Attorney General Morrisey's Office said in a press release that Thomas Cooper, 47, of Dry Fork, has been charged with attempting to defraud the residents of West Virginia of a fair election. An affidavit accompanying the criminal complaint states Cooper fraudulently altered eight absentee ballot requests in Pendleton County, of which the complaint states he fraudulently changed the party affiliation on five from Democrat to Republican.
“Manipulating one’s absentee ballot or application is not a laughing matter – it’s a federal offense,” Morrisey said. “We must protect the integrity of the ballot box, and this demonstrates the aggressive action we will take to do so. It is more important now than ever for voters to watch for unexplained or suspicious marks and/or any other irregularity with their ballot. If something looks suspicious, let us know right away.
According to the affidavit, Cooper accessed the ballot requests through his employment as a mail carrier.

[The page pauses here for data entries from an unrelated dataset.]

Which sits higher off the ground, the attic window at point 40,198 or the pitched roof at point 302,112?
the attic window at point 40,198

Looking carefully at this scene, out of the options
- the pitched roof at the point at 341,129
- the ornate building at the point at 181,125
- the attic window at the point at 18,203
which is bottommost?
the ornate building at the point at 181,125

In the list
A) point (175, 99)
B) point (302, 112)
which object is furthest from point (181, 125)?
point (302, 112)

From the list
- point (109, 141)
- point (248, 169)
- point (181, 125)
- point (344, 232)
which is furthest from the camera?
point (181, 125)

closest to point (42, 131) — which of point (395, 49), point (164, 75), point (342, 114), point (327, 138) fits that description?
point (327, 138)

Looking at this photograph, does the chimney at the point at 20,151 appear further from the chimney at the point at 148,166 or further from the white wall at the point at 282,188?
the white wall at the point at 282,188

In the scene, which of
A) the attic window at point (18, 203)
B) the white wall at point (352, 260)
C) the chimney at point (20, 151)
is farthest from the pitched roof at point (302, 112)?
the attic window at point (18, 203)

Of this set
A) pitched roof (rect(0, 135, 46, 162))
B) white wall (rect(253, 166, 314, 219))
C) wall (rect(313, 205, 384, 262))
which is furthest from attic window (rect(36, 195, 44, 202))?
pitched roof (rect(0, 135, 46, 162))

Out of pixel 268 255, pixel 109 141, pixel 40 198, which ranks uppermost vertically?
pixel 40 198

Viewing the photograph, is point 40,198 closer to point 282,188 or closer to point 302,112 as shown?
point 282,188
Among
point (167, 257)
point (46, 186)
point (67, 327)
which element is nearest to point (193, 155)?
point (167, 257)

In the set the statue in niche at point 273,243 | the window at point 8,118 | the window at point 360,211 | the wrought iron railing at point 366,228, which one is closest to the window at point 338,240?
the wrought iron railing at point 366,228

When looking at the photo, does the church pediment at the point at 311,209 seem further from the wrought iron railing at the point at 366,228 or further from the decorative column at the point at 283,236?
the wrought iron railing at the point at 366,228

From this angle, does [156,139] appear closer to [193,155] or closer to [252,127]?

He was responsible for mail delivery in the three towns the tampered request were mailed – Onego, Riverton and Franklin.
The affidavit says Cooper admitted to altering some of the requests.
The alterations were caught by an elections officials in the Pendleton County Courthouse, according to the press release. The official reported it to the state’s Election Fraud Task Force.
Secretary of State Warner noted the alertness and quick reaction by Pendleton County election officials.
“We want everyone to be tuned into the increased opportunities for fraud," said Warner. "Voting absentee makes it easy to vote, but increases opportunities for irregularities and fraud to occur. If you see something, say something."